MAGNETISM IN ROCKS

Earth is a giant magnet. Like other magnets that you are familiar with, Earth has two magnetic poles, which we call north and south, and a magnetic field that attracts charged or “magnetic” objects. At present, these magnetic poles are close to, but not identical with, the geographical poles. Thus, we can use a magnetic compass, adjusted for the difference between magnetic and true north, to tell us which way north is. The magnetic field has not always been in its present configuration. At times in the past, the poles have reversed or changed direction so that the north magnetic pole becomes south and vice versa. There does not appear to be any regularity to these magnetic reversals, as they are called, nor do we know how reversals occur. Speculation is that the magnetic field weakens; becoming virtually nil, then builds up again. When the magnetic field re-builds, there is an equal probability that it will be either in the same orientation or in the reversed direction. If the field has the same orientation as previously, there is no reversal. A reversal occurs only when the magnetic field orientation changes to the opposite direction.

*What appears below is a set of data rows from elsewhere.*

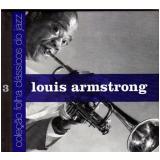 Louis Armstrong (Vol. 3) - Carlos Calado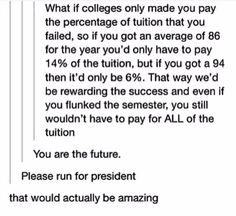 Then it could all be paid for mostly through the people who only went to college for parties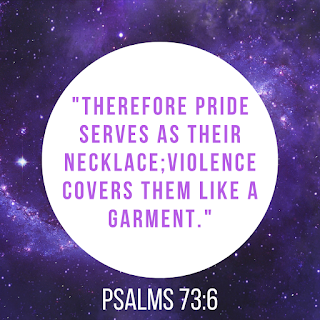 """quote of Psalms 73:6; """"Therefore pride serves as their necklace; violence covers them like a garment."""""""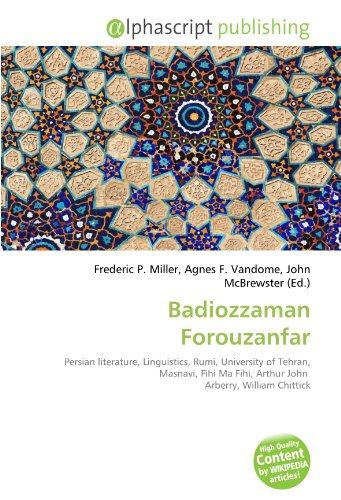9786132561619: Badiozzaman Forouzanfar: Persian literature, Linguistics, Rumi, University of Tehran, Masnavi, Fihi Ma Fihi, Arthur John Arberry, William Chittick
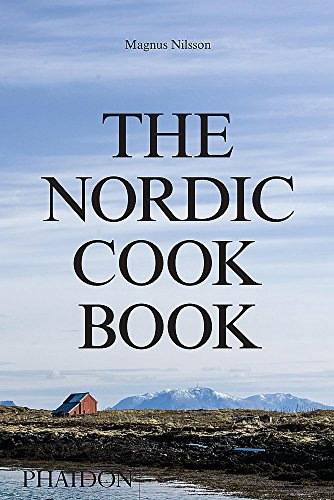The Nordic Cookbook par Magnus Nilsson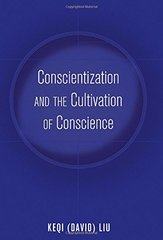 Conscientization and the Cultivation of Conscience by Liu, Keqi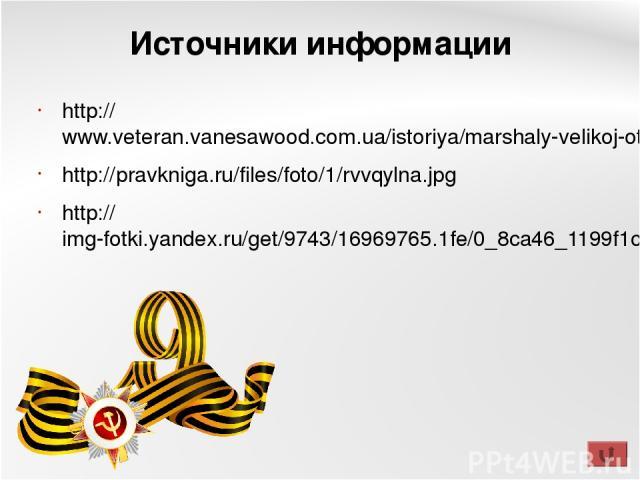 Источники информации http://www.veteran.vanesawood.com.ua/istoriya/marshaly-velikoj-otechestvennoj-vojny.html http://pravkniga.ru/files/foto/1/rvvqylna.jpg http://img-fotki.yandex.ru/get/9743/16969765.1fe/0_8ca46_1199f1c2_orig.png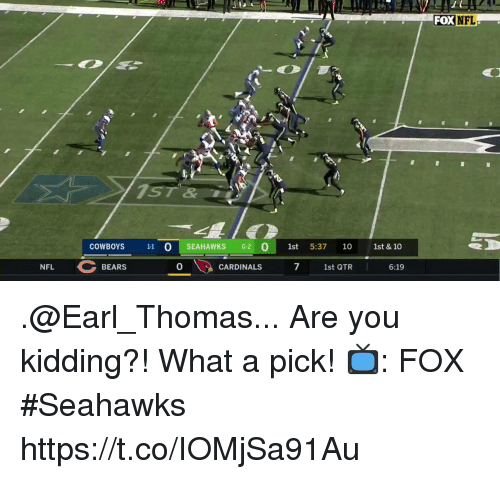 Dallas Cowboys, Memes, and Nfl: FOX  NFL  7.  COWBOYS 11 O SEAHAWKS 02 0 1st 5:37 10 1st & 10  NFL  BEARS  0  CARDINALS  7  1st QTR  6:19 .@Earl_Thomas... Are you kidding?!  What a pick!  📺: FOX #Seahawks https://t.co/IOMjSa91Au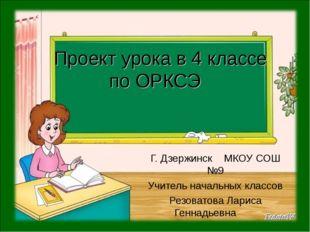 Проект урока в 4 классе по ОРКСЭ Г. Дзержинск МКОУ СОШ №9 Учитель начальных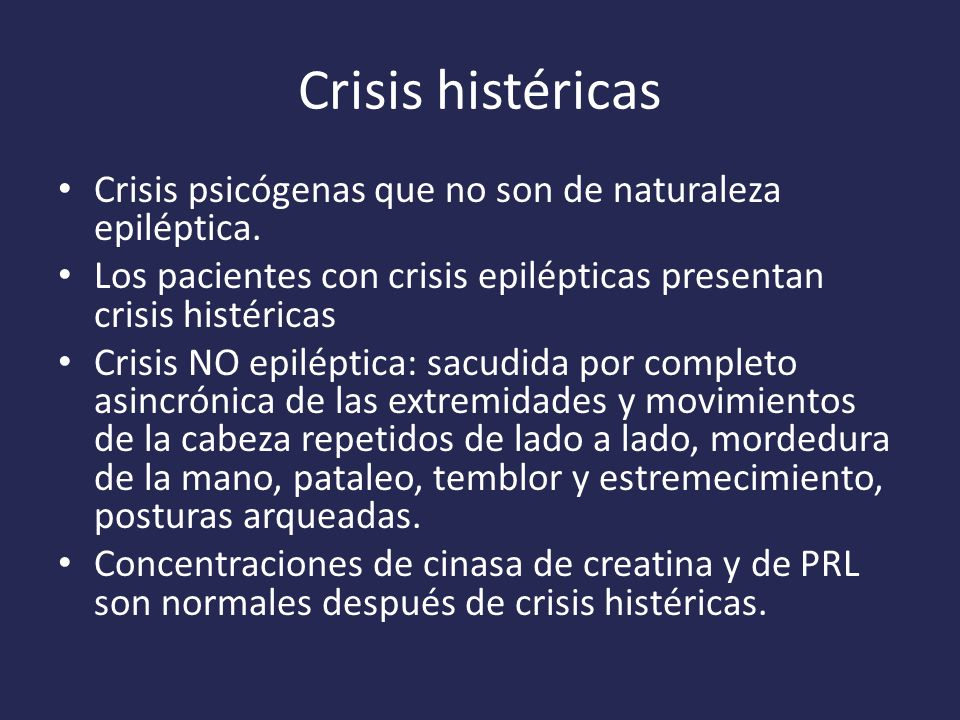 Crisis histéricas Crisis psicógenas que no son de naturaleza epiléptica. Los pacientes con crisis epilépticas presentan crisis histéricas.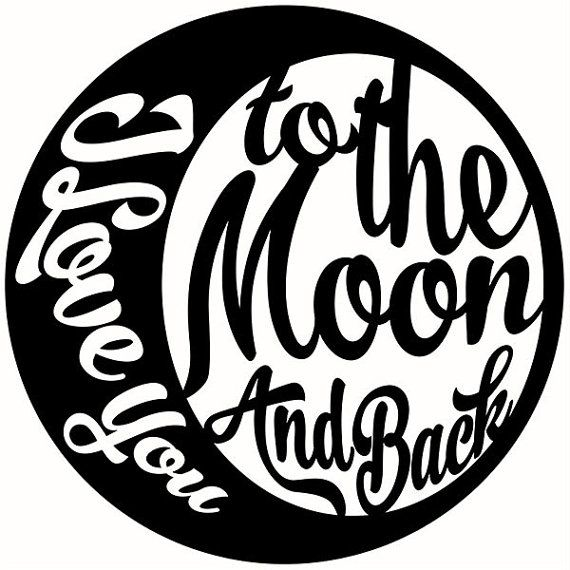 Download I love you to the moon and back Cuttable Svg Designs for ...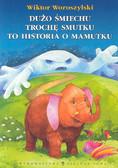 Woroszylski Wiktor - Dużo śmiechu, trochę smutku, to historia o mamutku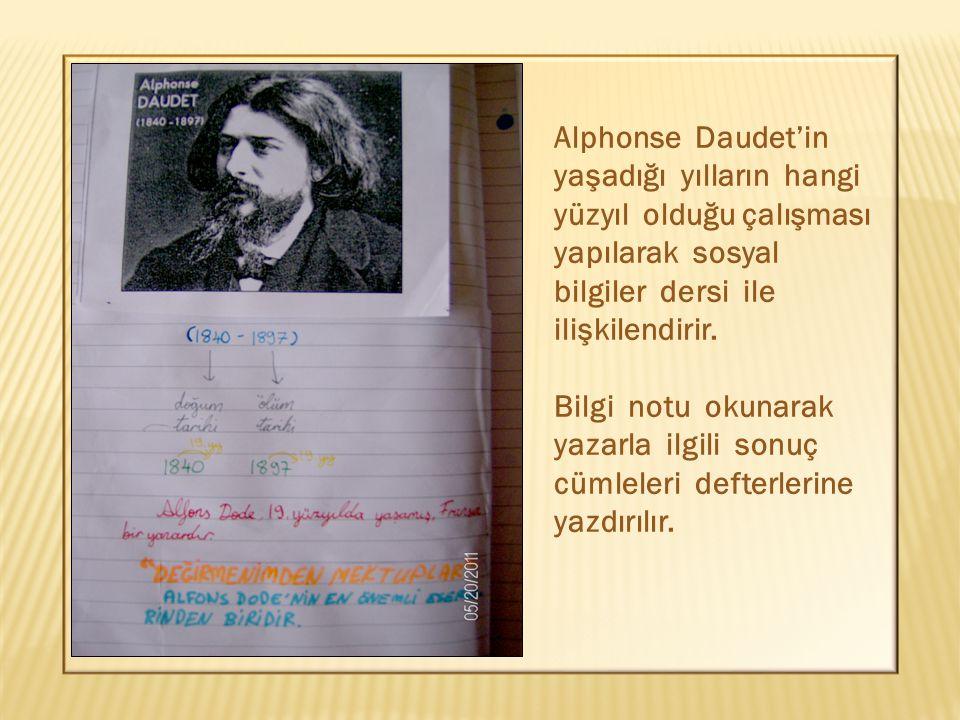 Alphonse Daudet'in yaşadığı yılların hangi yüzyıl olduğu çalışması yapılarak sosyal bilgiler dersi ile ilişkilendirir. Bilgi notu okunarak yazarla ilg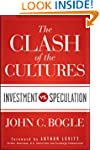 The Clash of the Cultures: Investment...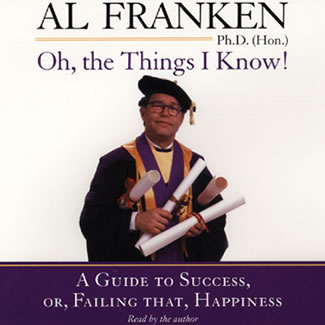 Al_Franken_Oh_Things_I_Know_Guide_to_Success_Failing_That_Happiness_compact_discs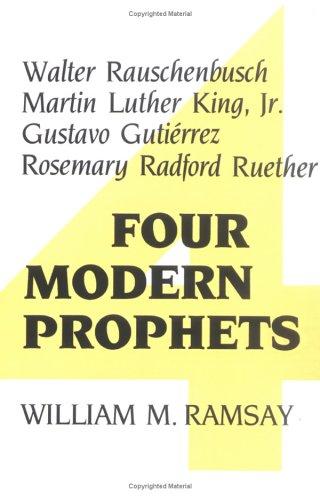 Four Modern Prophets: Walter Rauschenbusch, Martin Luther...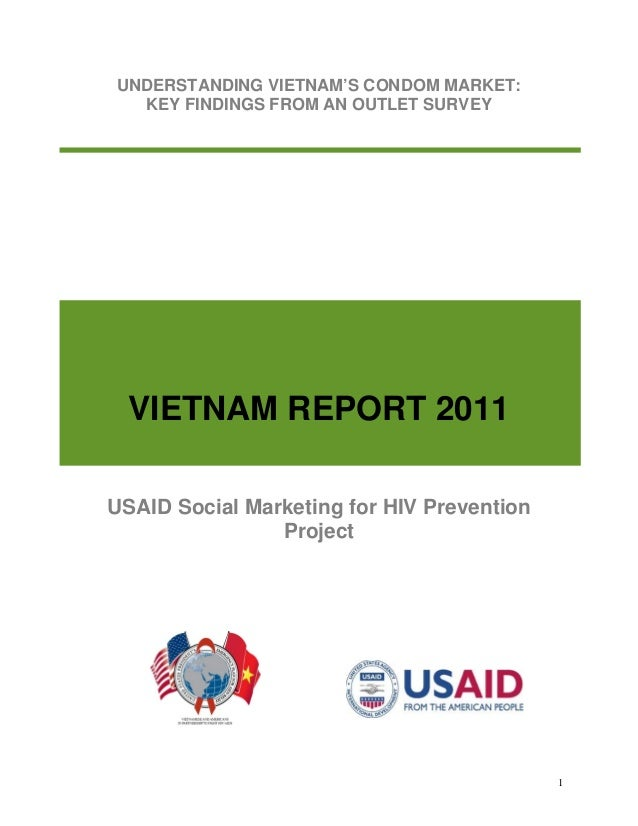 1 UNDERSTANDING VIETNAM'S CONDOM MARKET: KEY FINDINGS FROM AN OUTLET SURVEY VIETNAM REPORT 2011 USAID Social Marketing for...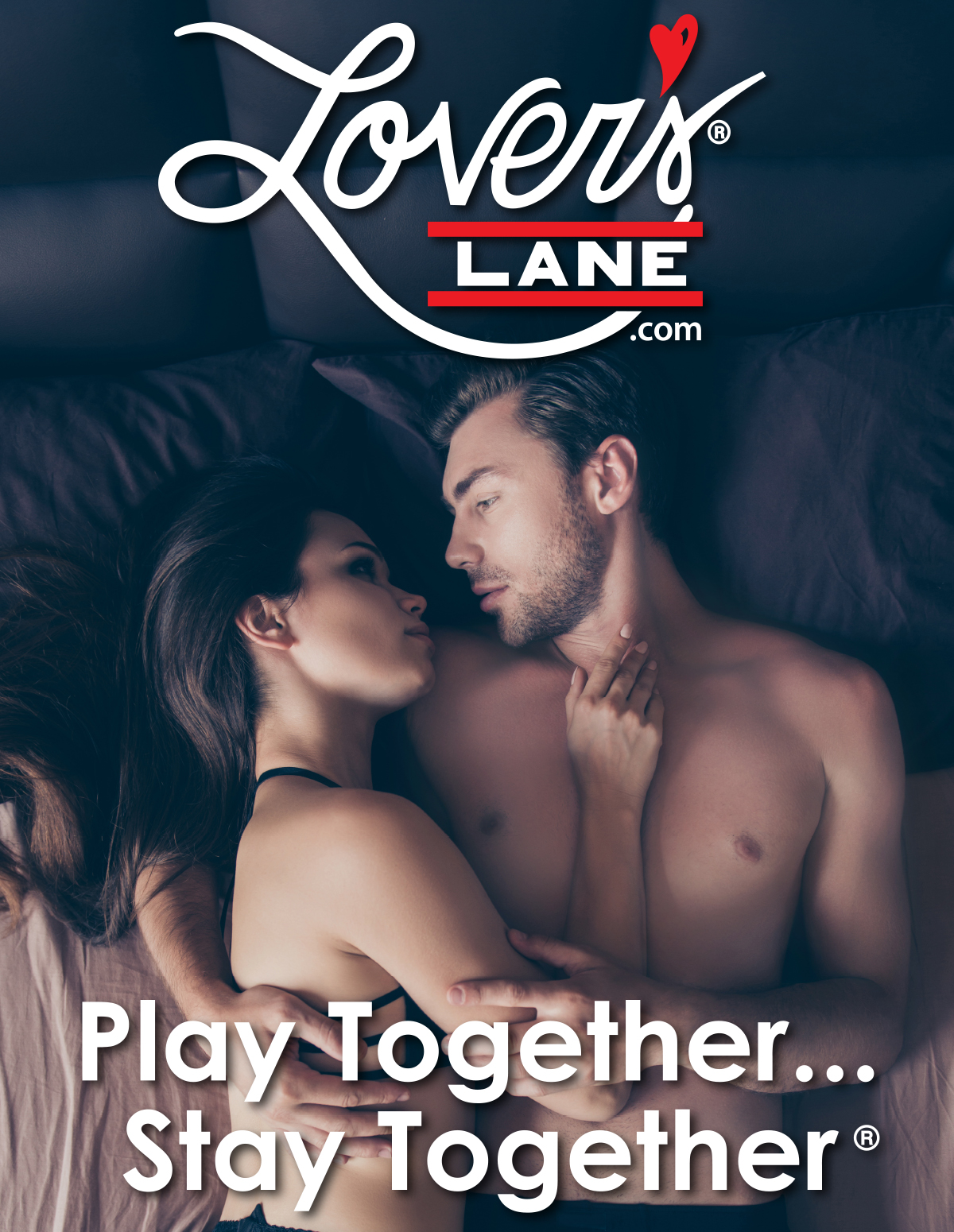Play Together Stay Together - LoversLane.com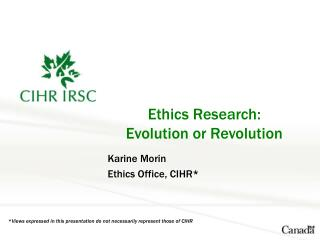 Ethics Research:  Evolution or Revolution
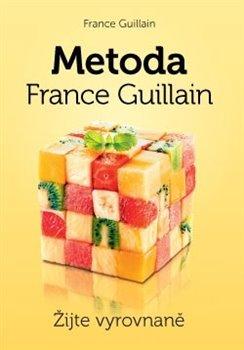 Obálka titulu Metoda France Guillain – Žijte vyrovnaně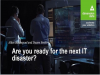 Are you ready for the next IT disaster?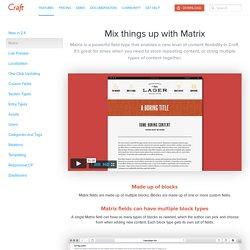 Matrix - Features - Craft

Past reversals of the magnetic field are recorded in the rocks. Many rocks contain iron-bearing minerals that act as tiny magnets. As magma or lava cool, these minerals begin to form. At this point the molten rock has not completely solidified, so the magnetic minerals floating in the molten mass, become aligned to the magnetic field. When the rock finally solidifies, these minerals “lock in” the magnetic field as so many tiny compasses. Sedimentary rocks also have a magnetic record. As iron bearing sedimentary minerals are deposited from the water column, they also become aligned with the existing magnetic field. The magnetism remains locked in the rock unless the rock is subsequently heated above the Curie Point, the temperature at which all magnets lose their magnetism. When the heated rock again cools below the Curie Point, it will record the magnetic field at this later time, and the old magnetic field will be lost. It is important, therefore, to establish that a rock’s magnetism is primary and has not been re-set at a later time.